Somehow, Hader and Berg contrasted this with entertainment industry satire and biting gags. A source of comic relief was a Chechen mobster, Noho Hank (Anthony Carrigan), who had fallen in love with the Los Angeles lifestyle. But the more Barry tried to leave his life as a hitman behind, the more he simply infected those who attracted him. Hoping to let go of his manipulative fixer, Monroe Fuches (Stephen Root), Barry transferred his respect and affection to Cousineau. Yet by the end of the show’s first season, Barry had killed someone the veteran actor loved.

While tracking a target, Barry is led to the acting class run by Gene Cousineau (Henry Winkler).

While tracking a target, Barry is led to the acting class run by Gene Cousineau (Henry Winkler).Credit:Warrick Page/HBO

No one has fallen deeper into Barry’s world than Sally Reed (Sarah Goldberg), another theater student who had her own buried trauma. Pursued by Barry, she became his girlfriend even as her talent shone through. But when her TV show was torpedoed, Sally spun out of control, embracing the violence Barry carried within him and finally venting it in a cathartic scene in the final episode where she fought for her life, then brutally got it. took another. “Barry did that,” Barry coached her afterward — he thought he was protecting her, but it was the truth.
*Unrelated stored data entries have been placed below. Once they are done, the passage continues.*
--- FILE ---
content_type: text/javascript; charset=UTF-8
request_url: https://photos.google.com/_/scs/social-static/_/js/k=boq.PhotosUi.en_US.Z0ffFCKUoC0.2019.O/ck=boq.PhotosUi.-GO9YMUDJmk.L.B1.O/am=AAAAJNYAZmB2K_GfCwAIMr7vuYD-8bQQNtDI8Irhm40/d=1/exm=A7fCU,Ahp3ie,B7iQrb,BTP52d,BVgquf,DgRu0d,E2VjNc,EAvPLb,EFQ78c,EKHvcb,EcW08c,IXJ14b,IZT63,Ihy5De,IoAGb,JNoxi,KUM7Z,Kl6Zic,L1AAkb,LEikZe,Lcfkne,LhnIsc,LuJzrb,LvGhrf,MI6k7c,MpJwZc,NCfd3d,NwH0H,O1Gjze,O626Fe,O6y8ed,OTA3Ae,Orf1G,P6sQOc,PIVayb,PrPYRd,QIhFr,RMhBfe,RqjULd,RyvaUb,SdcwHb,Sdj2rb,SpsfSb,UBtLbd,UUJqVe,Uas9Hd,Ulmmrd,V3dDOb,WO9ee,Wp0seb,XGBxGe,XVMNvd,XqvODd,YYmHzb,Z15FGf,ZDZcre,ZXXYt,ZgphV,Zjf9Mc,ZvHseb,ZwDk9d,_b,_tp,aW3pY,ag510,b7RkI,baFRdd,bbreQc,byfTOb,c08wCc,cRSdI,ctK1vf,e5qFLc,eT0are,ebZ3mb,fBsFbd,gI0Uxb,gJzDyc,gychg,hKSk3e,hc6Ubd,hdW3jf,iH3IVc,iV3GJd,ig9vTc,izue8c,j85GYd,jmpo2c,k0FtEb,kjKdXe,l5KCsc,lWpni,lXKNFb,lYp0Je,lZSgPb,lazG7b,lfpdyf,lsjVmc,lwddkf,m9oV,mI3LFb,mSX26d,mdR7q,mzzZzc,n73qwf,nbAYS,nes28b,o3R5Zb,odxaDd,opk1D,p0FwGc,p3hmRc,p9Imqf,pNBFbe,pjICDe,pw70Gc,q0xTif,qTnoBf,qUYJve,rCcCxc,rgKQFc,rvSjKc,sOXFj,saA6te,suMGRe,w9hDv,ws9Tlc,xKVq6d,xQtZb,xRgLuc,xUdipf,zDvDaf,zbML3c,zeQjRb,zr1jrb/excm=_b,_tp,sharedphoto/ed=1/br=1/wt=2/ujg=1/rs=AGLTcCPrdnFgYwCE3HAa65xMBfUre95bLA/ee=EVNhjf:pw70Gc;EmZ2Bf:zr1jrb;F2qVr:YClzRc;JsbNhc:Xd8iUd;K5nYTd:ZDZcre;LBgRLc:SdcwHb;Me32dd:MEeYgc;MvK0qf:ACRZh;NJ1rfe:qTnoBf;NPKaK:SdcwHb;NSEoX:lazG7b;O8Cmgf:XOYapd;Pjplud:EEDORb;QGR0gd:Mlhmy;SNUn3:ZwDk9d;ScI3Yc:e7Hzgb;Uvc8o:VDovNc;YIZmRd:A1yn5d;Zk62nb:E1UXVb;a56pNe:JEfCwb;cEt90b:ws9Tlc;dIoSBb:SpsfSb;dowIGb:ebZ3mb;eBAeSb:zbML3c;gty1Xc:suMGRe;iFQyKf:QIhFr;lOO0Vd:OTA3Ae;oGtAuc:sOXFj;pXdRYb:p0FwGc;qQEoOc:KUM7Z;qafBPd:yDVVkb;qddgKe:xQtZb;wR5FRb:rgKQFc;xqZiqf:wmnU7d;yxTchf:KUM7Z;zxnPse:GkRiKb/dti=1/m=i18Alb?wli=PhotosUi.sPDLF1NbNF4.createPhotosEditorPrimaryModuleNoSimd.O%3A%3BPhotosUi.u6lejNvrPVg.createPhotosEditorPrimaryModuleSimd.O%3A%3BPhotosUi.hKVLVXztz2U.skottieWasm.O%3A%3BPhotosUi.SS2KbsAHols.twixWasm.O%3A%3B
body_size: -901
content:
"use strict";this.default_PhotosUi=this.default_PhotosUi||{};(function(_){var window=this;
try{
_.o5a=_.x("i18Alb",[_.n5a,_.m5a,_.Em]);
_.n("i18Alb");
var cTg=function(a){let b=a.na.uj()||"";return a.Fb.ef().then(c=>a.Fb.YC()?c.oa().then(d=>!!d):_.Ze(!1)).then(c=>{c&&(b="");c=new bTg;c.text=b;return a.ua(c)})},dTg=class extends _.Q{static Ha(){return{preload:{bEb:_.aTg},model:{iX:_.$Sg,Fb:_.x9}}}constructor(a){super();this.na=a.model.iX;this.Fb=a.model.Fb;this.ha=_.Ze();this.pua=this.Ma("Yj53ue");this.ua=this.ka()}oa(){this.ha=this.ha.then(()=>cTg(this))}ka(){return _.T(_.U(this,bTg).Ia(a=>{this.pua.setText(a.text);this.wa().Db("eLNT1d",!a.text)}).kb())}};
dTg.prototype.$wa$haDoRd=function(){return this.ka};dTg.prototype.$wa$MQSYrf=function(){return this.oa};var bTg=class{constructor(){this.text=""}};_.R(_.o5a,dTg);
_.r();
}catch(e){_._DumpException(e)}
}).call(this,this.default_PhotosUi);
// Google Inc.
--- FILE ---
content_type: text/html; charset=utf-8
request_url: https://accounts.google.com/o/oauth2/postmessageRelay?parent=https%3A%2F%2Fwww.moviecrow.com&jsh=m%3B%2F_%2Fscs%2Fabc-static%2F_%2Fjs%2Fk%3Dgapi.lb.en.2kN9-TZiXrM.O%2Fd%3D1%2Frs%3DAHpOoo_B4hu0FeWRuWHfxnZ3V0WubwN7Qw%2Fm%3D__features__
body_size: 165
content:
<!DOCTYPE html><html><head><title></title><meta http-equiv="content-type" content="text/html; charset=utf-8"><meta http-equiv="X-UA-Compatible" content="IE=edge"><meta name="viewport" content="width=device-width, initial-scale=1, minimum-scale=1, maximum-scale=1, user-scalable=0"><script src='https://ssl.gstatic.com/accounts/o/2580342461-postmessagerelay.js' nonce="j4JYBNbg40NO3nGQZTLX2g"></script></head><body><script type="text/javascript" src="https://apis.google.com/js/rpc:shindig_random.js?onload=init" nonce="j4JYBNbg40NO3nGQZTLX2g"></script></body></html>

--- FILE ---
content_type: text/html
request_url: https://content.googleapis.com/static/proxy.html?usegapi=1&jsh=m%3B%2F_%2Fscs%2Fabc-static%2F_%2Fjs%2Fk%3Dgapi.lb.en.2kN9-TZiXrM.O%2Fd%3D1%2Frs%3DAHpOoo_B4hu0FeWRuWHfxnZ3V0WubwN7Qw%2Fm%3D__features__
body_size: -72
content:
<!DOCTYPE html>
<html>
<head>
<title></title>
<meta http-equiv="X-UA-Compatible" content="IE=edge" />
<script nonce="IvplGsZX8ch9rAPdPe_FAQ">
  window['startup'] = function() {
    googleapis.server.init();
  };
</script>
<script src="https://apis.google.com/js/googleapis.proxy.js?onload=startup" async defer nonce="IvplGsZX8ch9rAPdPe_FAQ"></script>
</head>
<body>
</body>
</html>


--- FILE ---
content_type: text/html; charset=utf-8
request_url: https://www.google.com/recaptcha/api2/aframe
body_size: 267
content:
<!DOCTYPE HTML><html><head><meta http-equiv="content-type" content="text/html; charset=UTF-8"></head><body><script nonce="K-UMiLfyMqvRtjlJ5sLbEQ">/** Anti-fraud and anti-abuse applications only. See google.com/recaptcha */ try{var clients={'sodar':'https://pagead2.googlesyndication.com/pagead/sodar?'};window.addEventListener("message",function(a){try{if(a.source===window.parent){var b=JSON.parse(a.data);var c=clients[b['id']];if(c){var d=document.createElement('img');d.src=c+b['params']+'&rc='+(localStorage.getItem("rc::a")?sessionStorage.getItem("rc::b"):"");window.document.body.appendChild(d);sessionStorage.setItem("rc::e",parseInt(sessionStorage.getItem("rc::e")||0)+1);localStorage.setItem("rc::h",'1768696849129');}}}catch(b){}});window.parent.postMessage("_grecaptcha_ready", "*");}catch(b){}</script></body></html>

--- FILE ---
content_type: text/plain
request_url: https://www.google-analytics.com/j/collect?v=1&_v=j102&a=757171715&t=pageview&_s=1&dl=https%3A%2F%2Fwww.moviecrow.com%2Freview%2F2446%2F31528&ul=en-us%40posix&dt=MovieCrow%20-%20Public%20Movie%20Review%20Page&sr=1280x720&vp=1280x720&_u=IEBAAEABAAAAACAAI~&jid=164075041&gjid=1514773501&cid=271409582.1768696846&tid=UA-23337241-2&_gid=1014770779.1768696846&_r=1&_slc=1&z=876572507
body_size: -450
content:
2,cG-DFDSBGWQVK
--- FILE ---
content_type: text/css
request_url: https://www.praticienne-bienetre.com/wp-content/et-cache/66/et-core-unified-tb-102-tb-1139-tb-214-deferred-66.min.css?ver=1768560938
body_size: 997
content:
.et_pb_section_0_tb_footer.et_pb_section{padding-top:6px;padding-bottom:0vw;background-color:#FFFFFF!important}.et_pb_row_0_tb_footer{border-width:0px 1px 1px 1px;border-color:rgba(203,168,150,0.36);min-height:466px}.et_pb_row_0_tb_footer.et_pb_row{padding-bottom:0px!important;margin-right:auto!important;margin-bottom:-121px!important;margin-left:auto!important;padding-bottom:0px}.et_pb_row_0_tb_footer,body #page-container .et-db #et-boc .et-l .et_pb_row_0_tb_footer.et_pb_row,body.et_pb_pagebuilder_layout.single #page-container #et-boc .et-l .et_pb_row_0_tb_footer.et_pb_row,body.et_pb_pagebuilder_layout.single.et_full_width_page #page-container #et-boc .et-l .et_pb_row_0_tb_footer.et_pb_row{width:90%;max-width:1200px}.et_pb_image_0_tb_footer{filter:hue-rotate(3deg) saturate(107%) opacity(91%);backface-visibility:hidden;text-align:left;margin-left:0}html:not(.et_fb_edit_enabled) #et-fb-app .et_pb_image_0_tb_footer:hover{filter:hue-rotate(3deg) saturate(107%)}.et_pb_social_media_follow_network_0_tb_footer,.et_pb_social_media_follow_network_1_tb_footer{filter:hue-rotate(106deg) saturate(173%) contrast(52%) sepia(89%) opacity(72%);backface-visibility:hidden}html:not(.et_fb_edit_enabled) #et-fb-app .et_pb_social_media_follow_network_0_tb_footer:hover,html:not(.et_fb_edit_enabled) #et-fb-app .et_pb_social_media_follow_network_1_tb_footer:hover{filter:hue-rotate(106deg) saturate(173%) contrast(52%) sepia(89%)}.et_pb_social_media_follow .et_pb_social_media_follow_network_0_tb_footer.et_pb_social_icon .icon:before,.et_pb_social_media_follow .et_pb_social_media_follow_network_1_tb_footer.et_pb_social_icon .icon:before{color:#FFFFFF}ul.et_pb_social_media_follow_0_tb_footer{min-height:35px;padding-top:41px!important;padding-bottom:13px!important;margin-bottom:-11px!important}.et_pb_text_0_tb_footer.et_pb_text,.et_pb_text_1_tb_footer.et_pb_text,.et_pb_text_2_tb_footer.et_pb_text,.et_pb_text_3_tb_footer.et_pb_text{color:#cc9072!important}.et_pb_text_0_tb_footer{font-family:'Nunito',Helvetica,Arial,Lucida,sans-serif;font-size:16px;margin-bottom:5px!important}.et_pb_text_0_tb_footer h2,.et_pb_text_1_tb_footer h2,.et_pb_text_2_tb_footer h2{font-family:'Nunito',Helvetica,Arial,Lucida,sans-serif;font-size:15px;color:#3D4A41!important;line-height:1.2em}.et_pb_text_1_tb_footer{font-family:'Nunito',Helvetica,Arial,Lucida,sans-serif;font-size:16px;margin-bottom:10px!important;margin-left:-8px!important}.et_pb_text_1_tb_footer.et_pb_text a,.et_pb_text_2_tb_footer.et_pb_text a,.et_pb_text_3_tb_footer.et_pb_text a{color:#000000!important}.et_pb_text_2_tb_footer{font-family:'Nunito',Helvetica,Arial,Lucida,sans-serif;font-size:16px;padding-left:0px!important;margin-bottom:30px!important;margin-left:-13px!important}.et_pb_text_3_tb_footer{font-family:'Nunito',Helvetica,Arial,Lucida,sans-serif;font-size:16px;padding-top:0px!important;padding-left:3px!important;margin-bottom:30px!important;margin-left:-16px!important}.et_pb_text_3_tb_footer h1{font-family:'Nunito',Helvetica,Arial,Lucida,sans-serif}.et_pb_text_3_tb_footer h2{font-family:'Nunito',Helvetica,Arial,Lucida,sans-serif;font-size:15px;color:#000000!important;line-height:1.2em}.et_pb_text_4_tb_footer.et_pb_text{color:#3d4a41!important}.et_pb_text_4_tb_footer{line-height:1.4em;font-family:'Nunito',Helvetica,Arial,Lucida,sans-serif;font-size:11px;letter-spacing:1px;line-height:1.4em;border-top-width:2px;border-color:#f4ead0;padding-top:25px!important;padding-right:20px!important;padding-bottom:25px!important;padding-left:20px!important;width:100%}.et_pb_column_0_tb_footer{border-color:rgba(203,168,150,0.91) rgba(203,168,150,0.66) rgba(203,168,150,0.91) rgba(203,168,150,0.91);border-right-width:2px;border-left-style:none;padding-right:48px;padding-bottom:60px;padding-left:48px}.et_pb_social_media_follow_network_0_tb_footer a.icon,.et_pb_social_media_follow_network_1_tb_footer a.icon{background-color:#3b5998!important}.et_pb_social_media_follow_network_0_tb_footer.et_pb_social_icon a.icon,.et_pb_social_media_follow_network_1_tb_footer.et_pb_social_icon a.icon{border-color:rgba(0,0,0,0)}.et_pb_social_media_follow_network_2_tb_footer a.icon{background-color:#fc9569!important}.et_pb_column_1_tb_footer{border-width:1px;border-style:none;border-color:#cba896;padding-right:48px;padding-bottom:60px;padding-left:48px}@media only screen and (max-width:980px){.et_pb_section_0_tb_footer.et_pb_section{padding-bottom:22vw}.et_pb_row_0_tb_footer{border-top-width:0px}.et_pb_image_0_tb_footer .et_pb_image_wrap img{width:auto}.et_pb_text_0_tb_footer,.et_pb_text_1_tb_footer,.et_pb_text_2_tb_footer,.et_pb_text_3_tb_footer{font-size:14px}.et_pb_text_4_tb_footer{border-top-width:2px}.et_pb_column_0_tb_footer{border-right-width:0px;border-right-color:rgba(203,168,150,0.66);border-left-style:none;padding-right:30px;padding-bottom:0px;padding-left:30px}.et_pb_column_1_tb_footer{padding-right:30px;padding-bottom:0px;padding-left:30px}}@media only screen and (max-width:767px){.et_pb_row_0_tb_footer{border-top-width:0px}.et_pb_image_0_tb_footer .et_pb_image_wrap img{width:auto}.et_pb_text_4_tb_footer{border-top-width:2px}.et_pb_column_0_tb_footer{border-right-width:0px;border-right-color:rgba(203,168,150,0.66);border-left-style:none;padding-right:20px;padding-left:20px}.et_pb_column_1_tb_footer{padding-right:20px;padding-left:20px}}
As the narration became darker – the laughs, always cleverly orchestrated, concealed less and less – the visual language of barry became richer and more pronounced. The third season, with Hader and Berg directing each episode between them, might be the closest we’ve ever gotten to a Coen Brothers series, with bursts of dreamlike logic and deadpan action sequences. At one point, a suburban street simply turned into a beach, a step away from reality that kind of served to focus Barry’s journey.